Acceleration was disabled between 10:45 AM GMT+1 and 11 AM GMT+1

Incident Report for Fasterize

Postmortem

Healthcheck in error

Date of post mortem : 25/02/2025

Participants of the post mortem : Anthony Barré

Description of the incident

Following a change in the Fasterize API, the health checks of the platform turned red, indicating an unavailability of the platform while it was actually healthy. These health checks were configured to query a URL associated with a domain name that was no longer present in the configuration database.
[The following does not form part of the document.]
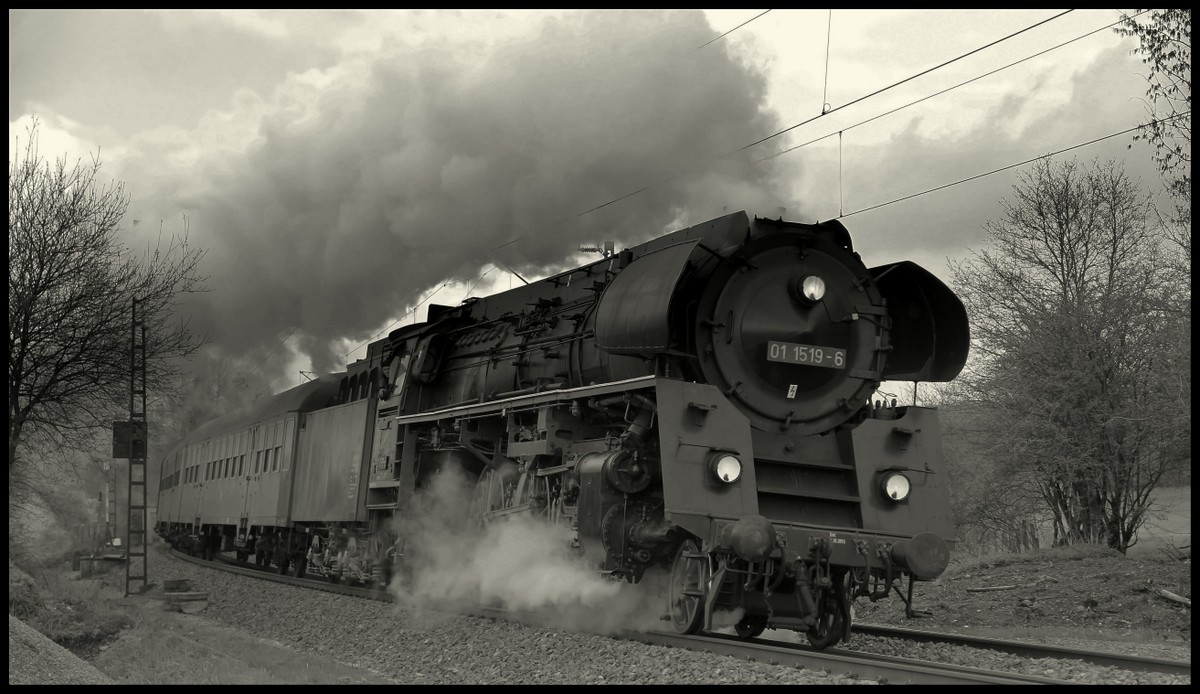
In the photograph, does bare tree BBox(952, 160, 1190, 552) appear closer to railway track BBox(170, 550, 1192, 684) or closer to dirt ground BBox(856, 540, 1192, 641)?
dirt ground BBox(856, 540, 1192, 641)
Immediate corrective action

  • Temporary deactivation of health checks.
  • Rollback of the API configuration change.

Facts & Timeline

All times are UTC+1.

Analysis

Technical context

  • The health checks validate the availability of the platform through several layers (proxy, load balancer, workers, etc …)
  • The failure of the health checks was due to errors at the proxy level, a symptom of the absence of configuration associated with the domain used. 
  • At the proxy level, the health check response is adapted by region to respond to the health checks associated with each region.
  • An outdated process, that was still running despite no longer being required, caused issues when it updated the configuration used by proxies with incorrect data.

Root cause analysis

The API configuration change caused an unstable state. Indeed, an API update did not take place immediately. Thus, some API pods were reading the health check configuration from one environment and others from another environment.
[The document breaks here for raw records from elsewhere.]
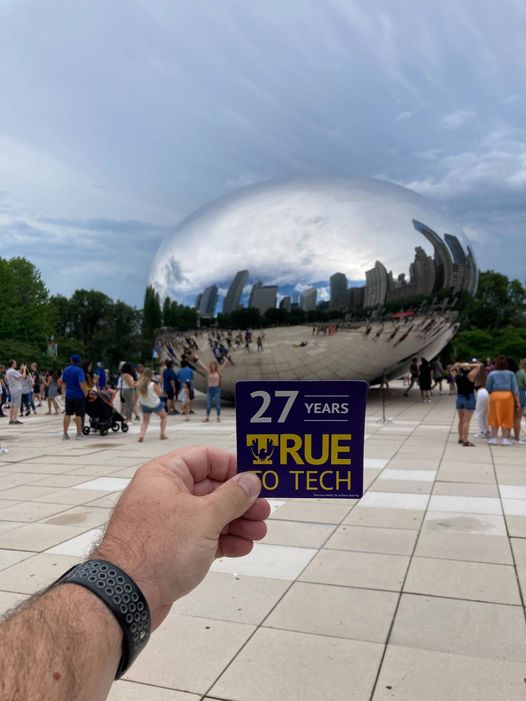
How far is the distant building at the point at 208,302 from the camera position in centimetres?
1664

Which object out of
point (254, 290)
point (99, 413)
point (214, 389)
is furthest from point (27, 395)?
point (254, 290)

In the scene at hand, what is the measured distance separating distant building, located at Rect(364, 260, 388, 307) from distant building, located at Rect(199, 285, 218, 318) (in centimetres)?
407

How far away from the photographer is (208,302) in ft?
55.0

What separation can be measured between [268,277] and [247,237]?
1.28 m

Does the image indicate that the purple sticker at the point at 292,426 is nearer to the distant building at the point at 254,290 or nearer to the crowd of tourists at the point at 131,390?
the crowd of tourists at the point at 131,390

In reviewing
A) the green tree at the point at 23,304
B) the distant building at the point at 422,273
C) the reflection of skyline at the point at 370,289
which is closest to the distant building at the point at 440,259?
the reflection of skyline at the point at 370,289

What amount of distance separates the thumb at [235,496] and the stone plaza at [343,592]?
180 cm

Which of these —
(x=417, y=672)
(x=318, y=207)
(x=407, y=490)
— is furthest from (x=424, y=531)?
(x=318, y=207)

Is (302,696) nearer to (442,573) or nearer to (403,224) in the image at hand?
(442,573)

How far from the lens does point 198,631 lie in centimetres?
362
This corrupted the database used by the proxies of our main environment. The proxies no longer responded with 200 but with error code to health check requests.

Impact of incident

🏠 Affected customers : All customers were impacted by the lack of acceleration.
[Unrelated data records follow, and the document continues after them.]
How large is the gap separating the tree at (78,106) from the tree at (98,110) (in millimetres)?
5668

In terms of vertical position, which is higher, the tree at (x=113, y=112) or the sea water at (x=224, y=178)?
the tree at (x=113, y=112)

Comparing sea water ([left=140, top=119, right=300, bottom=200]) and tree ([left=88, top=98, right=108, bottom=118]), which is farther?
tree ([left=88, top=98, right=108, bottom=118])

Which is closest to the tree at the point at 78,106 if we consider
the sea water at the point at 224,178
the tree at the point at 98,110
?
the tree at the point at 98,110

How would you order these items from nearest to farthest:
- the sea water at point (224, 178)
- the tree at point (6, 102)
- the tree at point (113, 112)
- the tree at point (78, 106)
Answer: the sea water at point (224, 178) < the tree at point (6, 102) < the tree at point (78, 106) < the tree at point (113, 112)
🔴 Specific issue : Two customers experienced major disruptions because their origins did not allow them to receive traffic directly from the Internet.

📊 Incident metrics

  • Severity: 1 (service shutdown impacting a large number of users).
  • Detection time: 4 minutes.
  • 🛠 Resolution time: 20 minutes.

Action Plan 

Short term (immediate - 1 week)

  • Review the platform's health checks so that they are more robust 
  • Disable and delete the obsolete monitoring process ✅
  • Fix the deployment of configmaps in the helm charts.

Medium term

  • Review the API configuration to clarify the use of region-related fields and avoid side effects.
Posted Feb 25, 2025 - 18:15 CET

Resolved

Incident is now closed. Sorry for the inconvenience. A post-mortem will follow.
Posted Feb 25, 2025 - 18:06 CET

Monitoring

Fix has been deployed, everything is back to normal (the platform is properly monitored again). We're still monitoring.
Posted Feb 25, 2025 - 17:37 CET

Update

Root cause has been identified. A post-mortem is being written. We're gonna set up more robust global platform health checks.
Posted Feb 25, 2025 - 16:37 CET

Identified

Acceleration was disabled between 10:45 AM GMT+1 and 11 AM GMT+1 due to a misconfiguration of the global platform health checks.
These health checks are currently being reviewed (but the platform is actually healthy).
Posted Feb 25, 2025 - 11:10 CET
This incident affected: Acceleration.